Exercise 1 » Do the following statements agree with the Theranos article? For each, answer yes or no and quote the words of the article that decide it. (a) Elizabeth Holmes left Stanford at age 19 to found Theranos. (b) Theranos aimed to disrupt a blood-testing market worth $36 million. (c) At Theranos, the engineers building the machine worked side by side with the laboratory chemists.
Exercise 2 » Shorten the paragraph of the Theranos article that begins "In Alex Gibney's absorbing new HBO documentary," keeping its main facts.
Exercise 3 » Continue the Theranos article from its final paragraph.

Text segment »
------
3 Lessons Security Leaders Can Learn from Theranos
Theranos flamed out in spectacular fashion, but you can still learn from the company's "worst practices."
In Alex Gibney's absorbing new HBO documentary, "The Inventor: Out for Blood in Silicon Valley," we see the cautionary tale of Elizabeth Holmes, the now infamous entrepreneur who dropped out of Stanford at age 19 to start Theranos. The company promised to disrupt the $36 billion blood-testing market by testing for a wide range of diseases via a single drop of blood, but turned out to be a massive fraud that bilked investors out of billions of dollars and put the lives of consumers at risk.
As someone who has worked in the cybersecurity industry for more than two decades, I couldn't help but think about some of the overarching themes related to how Holmes and her consiglieri, Sunny Balwani, operated Theranos and what security leaders might take away from their "worst practices."
Know Your Silos
Countless business articles caution against the risk of operational silos, but you'd be hard pressed to find a more systemic and flagrant example than in the story of Theranos, in which the engineering team responsible for building the machine were quite literally segregated from the laboratory chemists who were responsible for its testing results. In the film, Theranos engineer Dave Philippides says, "If the people from the chemistry team could talk about what was coming next from the engineering team, they would have said, 'that's not going to solve the problem.' But since everyone was working on it separately, they could all keep on working forever without solving anything."
------
Record excerpts »

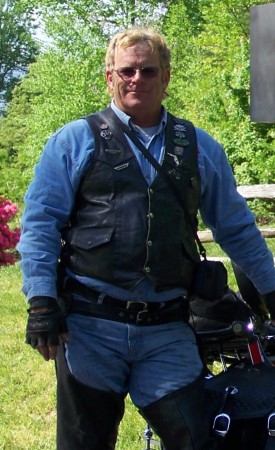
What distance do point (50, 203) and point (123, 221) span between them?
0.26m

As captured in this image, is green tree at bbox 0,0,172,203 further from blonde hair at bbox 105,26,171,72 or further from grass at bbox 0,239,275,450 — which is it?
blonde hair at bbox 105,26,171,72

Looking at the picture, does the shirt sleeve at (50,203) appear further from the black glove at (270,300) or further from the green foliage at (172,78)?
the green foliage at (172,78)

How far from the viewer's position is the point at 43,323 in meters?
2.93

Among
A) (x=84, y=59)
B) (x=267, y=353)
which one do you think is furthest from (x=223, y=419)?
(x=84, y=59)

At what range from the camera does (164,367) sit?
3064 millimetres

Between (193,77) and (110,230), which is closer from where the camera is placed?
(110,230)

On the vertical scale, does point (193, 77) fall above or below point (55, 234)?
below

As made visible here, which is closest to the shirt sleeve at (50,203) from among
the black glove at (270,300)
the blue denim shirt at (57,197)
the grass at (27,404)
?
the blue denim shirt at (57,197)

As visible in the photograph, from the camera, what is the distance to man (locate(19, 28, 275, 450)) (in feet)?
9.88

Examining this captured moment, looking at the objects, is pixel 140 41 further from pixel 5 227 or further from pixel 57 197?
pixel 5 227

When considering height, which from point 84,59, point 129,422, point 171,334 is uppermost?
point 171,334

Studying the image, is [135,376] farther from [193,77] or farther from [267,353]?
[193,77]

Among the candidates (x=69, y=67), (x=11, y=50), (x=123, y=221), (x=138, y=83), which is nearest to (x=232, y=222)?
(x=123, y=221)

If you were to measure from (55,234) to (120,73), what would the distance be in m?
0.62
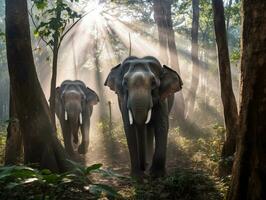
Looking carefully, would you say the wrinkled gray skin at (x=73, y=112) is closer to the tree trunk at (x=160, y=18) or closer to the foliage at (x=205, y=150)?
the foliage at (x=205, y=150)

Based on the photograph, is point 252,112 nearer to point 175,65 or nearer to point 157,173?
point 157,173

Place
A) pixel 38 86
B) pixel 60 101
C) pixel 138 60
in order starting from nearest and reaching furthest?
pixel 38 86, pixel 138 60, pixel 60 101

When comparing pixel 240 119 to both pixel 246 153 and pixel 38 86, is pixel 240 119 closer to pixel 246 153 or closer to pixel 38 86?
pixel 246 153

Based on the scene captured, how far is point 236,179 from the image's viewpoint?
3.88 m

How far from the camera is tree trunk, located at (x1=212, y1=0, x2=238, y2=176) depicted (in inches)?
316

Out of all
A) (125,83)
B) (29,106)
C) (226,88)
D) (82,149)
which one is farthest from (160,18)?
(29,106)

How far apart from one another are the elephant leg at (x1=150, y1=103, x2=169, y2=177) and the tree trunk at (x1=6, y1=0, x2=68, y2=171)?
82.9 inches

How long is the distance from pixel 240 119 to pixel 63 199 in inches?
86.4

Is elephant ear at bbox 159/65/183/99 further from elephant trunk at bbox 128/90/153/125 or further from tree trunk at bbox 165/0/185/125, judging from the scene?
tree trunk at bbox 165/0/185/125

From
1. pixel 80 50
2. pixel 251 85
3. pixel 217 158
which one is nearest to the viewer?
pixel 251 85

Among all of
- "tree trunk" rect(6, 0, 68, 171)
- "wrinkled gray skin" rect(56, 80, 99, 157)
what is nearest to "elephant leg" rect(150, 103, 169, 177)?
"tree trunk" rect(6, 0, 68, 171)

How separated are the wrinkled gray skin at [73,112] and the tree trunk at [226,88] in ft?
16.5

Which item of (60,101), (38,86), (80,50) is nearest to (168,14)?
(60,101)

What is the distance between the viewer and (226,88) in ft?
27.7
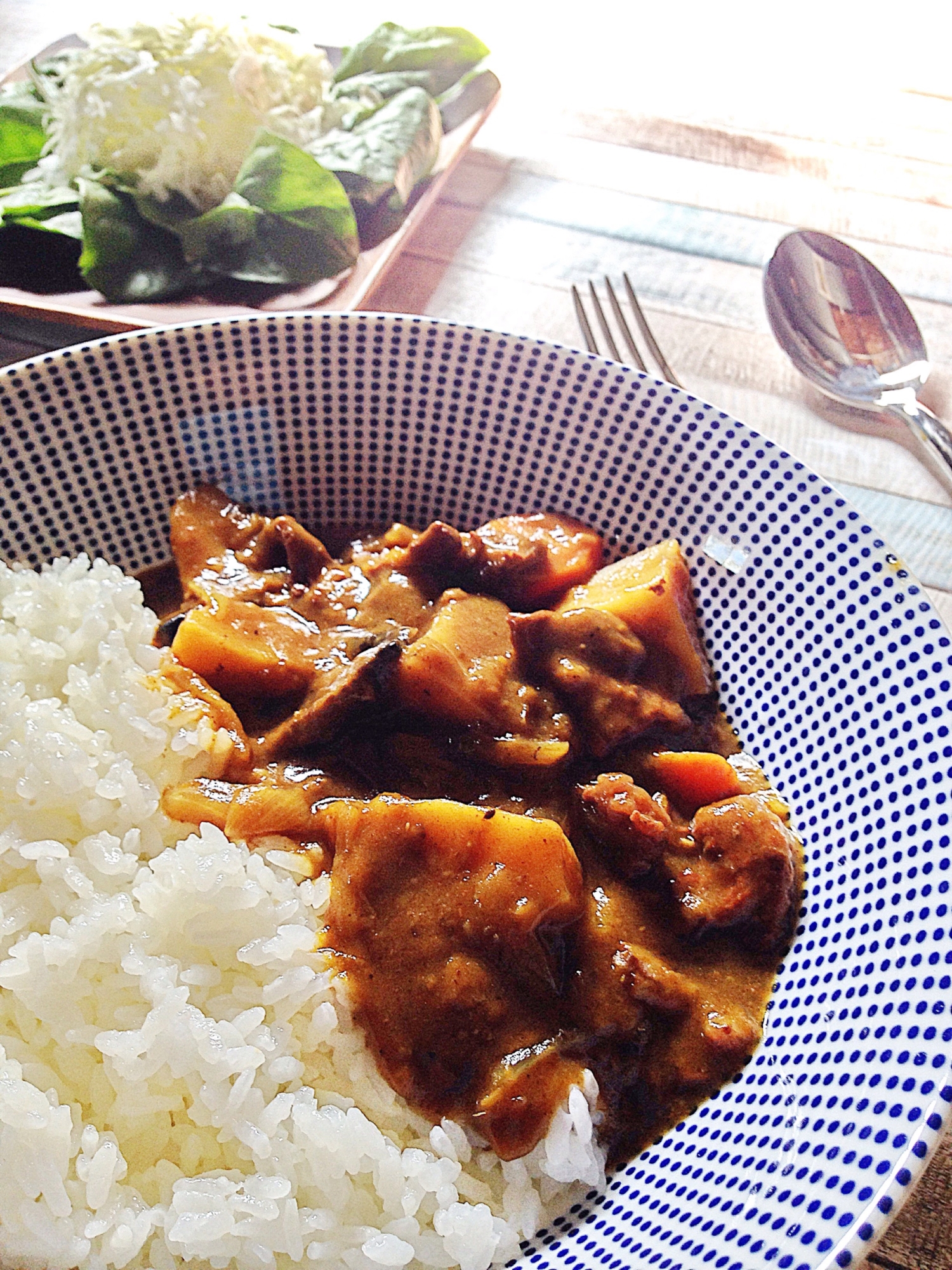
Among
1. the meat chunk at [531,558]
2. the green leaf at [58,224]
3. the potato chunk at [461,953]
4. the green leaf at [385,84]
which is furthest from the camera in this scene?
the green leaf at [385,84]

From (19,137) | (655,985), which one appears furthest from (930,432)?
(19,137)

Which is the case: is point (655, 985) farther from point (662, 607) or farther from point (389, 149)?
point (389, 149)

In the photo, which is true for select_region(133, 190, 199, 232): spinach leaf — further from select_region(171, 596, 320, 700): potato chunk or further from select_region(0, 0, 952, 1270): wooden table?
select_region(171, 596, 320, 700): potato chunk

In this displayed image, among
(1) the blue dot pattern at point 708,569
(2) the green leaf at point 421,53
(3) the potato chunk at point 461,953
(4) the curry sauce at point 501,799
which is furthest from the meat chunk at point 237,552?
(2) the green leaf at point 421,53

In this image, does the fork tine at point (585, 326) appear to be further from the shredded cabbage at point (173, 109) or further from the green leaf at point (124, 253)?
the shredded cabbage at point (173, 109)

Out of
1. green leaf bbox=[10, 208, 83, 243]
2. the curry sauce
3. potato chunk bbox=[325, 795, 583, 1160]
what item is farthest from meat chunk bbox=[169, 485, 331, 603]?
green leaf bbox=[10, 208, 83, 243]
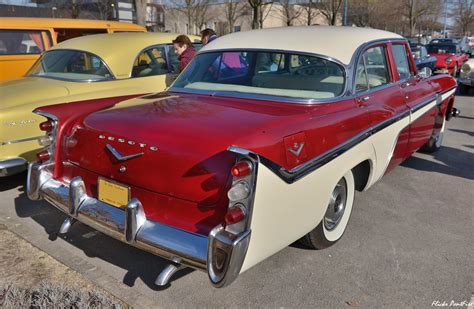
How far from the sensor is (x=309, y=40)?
------
Your response 1 »
(a) Yes: "dropped out of Stanford at age 19 to start Theranos."
(b) No: "the $36 billion blood-testing market."
(c) No: "the engineering team responsible for building the machine were quite literally segregated from the laboratory chemists who were responsible for its testing results."

Your response 2 » Alex Gibney's HBO documentary "The Inventor: Out for Blood in Silicon Valley" tells the story of Elizabeth Holmes, who left Stanford at 19 to found Theranos. The company claimed it could test for many diseases from a single drop of blood and upend the $36 billion blood-testing market. Instead, it proved to be a huge fraud that cost investors billions and endangered consumers.

Your response 3 »
At Theranos, the silos were a feature, not a bug. Regardless, it should serve as a reminder for security leaders to be aware of their own silo blind spots and ask themselves how information, ideas, and vulnerabilities are shared — or not — across their organizations. How do problems get communicated up the chain of command? What incentives — or disincentives — are in place that might compromise the way information is exchanged?
Beware False Positives
One of the more interesting questions to emerge from the film was whether it was necessarily even a good idea for consumers to order their own blood tests without a doctor's prescription. Theranos successfully lobbied the Arizona legislature to "democratize" blood testing, and while there are compelling arguments behind this effort, Dr. Stefanie Seitz makes the case in the film that without context, consumers ordering these tests would either be lulled into a false sense of complacency or convince themselves that they have cancer, saying: "You can't just look at a lab; you have to look at the whole patient."
In a similar vein, Katherine Hobson at fivethirtyeight.com makes the case that even most accurate diagnostic tests applied to a large population can yield a disproportionate share of false-positive results: "The wider the pool of people being tested, the greater the chance of false positives, which is why screening guidelines generally limit the population to be screened. The more independent tests you do at once, each with its own chance of error, the larger the chance that at least one of those tests produces an incorrect result."
There's a tendency in the current business landscape to conflate the notion that having access to more data points will lead to better intelligence and more informed decisions. But as any seasoned security practitioner can attest, a multitude of security information and event management and network appliances can trigger so many alerts and false positives that it becomes essentially useless. This is why mature security operations centers are increasingly emphasizing the crucial role that context has in helping them separate the signal from the noise.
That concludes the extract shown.